GIVEN PROBLEM =>
Look below for the line containing "Here, is wolf". Output it and each remaining line of the entries exactly, and nothing else.

INFORMATION GIVEN =>

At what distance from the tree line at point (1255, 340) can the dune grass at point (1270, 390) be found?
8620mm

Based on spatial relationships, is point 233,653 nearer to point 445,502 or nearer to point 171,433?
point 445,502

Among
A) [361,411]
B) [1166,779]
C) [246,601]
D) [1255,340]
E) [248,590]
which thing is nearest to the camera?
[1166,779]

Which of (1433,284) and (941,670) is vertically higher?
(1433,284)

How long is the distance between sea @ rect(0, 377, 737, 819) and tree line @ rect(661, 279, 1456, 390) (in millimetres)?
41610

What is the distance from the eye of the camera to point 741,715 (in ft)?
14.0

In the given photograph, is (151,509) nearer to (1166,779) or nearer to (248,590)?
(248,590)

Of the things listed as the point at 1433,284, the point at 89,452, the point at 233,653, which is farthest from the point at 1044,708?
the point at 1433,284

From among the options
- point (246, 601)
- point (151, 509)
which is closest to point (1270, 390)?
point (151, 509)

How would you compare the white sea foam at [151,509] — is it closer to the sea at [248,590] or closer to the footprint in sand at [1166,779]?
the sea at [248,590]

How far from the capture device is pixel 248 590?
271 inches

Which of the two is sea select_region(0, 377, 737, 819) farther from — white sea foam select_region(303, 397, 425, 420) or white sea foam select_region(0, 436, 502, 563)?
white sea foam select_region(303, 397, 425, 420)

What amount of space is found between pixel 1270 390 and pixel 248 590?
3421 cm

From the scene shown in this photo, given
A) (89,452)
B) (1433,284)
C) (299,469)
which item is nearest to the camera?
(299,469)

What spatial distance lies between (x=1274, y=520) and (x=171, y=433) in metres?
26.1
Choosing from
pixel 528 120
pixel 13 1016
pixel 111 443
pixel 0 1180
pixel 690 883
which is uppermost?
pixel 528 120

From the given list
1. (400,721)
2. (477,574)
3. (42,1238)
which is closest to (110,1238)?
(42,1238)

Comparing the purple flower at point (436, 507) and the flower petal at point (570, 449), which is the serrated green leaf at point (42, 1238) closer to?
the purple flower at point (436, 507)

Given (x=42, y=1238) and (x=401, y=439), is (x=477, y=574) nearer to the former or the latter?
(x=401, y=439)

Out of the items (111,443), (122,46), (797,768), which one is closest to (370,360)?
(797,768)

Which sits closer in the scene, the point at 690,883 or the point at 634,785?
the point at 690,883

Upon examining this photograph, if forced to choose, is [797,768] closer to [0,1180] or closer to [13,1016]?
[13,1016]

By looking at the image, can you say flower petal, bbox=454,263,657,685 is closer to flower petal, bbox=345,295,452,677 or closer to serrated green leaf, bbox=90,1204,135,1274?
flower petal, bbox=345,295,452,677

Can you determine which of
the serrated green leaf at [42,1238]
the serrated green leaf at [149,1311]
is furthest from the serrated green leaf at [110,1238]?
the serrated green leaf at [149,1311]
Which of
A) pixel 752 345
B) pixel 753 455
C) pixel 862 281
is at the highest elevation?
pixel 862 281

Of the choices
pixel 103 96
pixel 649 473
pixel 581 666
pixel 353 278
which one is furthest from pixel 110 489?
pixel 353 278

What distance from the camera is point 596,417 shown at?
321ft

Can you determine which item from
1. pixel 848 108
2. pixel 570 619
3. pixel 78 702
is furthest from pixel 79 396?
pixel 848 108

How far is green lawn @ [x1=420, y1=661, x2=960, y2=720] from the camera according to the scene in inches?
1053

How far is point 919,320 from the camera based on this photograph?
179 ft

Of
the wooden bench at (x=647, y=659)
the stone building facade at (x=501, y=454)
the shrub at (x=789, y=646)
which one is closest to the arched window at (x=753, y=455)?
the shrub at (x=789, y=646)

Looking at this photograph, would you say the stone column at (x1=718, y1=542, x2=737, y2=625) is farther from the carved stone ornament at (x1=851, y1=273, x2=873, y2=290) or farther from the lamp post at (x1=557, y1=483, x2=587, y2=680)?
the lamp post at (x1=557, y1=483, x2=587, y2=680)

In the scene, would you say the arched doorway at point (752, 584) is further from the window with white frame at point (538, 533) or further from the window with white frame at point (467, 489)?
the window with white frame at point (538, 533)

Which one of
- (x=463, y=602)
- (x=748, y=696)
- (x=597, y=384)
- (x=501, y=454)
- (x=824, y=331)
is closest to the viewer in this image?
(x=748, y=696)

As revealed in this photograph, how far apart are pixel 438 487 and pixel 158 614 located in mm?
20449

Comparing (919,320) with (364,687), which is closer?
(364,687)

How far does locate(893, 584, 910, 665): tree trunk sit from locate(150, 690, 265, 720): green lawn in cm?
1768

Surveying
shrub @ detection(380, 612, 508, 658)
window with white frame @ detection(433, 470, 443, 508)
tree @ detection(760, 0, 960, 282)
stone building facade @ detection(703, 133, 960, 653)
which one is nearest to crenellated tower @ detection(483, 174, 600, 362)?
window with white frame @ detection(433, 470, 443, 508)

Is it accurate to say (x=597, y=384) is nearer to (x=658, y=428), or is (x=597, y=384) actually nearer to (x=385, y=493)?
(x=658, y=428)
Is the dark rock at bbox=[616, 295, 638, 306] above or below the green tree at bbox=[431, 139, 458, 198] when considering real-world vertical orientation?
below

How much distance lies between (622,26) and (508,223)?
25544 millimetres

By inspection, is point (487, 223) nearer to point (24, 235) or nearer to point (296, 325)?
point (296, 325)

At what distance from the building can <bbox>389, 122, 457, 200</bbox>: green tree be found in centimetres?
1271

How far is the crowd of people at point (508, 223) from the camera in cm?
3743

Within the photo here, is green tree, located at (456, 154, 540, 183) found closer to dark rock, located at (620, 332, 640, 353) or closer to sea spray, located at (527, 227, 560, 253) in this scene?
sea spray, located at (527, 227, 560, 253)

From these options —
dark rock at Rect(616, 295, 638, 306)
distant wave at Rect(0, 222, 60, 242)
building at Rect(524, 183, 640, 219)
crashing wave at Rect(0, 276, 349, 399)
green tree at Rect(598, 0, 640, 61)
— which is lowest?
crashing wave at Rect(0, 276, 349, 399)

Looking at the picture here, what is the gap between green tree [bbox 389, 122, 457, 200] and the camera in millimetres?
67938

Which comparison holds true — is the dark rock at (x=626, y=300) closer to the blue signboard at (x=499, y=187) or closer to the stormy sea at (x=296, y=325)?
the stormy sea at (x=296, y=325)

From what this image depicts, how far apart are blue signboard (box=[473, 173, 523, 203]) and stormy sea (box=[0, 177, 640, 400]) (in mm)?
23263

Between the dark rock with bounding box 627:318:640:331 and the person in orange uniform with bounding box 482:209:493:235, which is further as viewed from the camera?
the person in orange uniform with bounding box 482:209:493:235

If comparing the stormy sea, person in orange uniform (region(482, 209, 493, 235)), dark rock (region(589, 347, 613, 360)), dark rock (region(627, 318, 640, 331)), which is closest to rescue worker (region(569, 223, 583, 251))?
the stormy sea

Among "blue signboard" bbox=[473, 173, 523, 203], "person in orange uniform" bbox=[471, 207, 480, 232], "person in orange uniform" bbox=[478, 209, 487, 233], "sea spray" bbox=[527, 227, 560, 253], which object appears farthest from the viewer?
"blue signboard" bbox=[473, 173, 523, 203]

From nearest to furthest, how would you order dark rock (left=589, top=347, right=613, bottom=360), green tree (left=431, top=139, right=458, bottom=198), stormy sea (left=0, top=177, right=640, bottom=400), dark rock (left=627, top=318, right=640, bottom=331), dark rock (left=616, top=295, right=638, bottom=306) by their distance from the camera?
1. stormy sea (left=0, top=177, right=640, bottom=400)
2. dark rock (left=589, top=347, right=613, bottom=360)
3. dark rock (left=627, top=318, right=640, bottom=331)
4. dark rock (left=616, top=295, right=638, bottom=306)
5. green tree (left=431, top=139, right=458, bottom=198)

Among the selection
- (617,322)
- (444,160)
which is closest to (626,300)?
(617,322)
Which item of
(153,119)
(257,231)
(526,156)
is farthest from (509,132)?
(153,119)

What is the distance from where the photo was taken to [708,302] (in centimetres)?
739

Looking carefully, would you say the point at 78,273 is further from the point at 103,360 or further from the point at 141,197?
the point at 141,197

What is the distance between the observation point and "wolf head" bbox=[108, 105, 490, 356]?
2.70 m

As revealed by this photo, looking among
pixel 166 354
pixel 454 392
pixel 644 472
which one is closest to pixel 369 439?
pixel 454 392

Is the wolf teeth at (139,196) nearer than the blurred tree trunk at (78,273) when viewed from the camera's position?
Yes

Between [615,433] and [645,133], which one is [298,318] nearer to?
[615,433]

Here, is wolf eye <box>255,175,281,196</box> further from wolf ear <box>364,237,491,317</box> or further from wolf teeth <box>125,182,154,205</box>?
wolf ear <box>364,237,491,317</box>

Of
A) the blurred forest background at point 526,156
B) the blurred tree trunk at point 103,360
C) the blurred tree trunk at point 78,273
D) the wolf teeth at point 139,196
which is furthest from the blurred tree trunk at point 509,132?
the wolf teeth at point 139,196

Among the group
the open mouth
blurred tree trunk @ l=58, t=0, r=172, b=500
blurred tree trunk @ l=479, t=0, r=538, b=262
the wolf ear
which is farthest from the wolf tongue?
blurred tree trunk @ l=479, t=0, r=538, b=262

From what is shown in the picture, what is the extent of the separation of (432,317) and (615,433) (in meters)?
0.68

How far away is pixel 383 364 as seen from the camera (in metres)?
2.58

WRITTEN RESPONSE =>
Here, is wolf eye <box>255,175,281,196</box> further from wolf ear <box>364,237,491,317</box> or further from wolf teeth <box>125,182,154,205</box>?
wolf ear <box>364,237,491,317</box>

Of
A) the blurred forest background at point 526,156
B) the blurred tree trunk at point 103,360
C) the blurred tree trunk at point 78,273
D) the wolf teeth at point 139,196
which is furthest from the blurred tree trunk at point 509,132?
the wolf teeth at point 139,196

Among the group
the open mouth
blurred tree trunk @ l=58, t=0, r=172, b=500
blurred tree trunk @ l=479, t=0, r=538, b=262
the wolf ear
which is farthest from the wolf tongue?
blurred tree trunk @ l=479, t=0, r=538, b=262

From what is shown in the picture, what is the extent of the separation of (432,317) and (615,433) (in meters)?
0.68

How far away is pixel 383 364 as seen from the camera (in metres)?
2.58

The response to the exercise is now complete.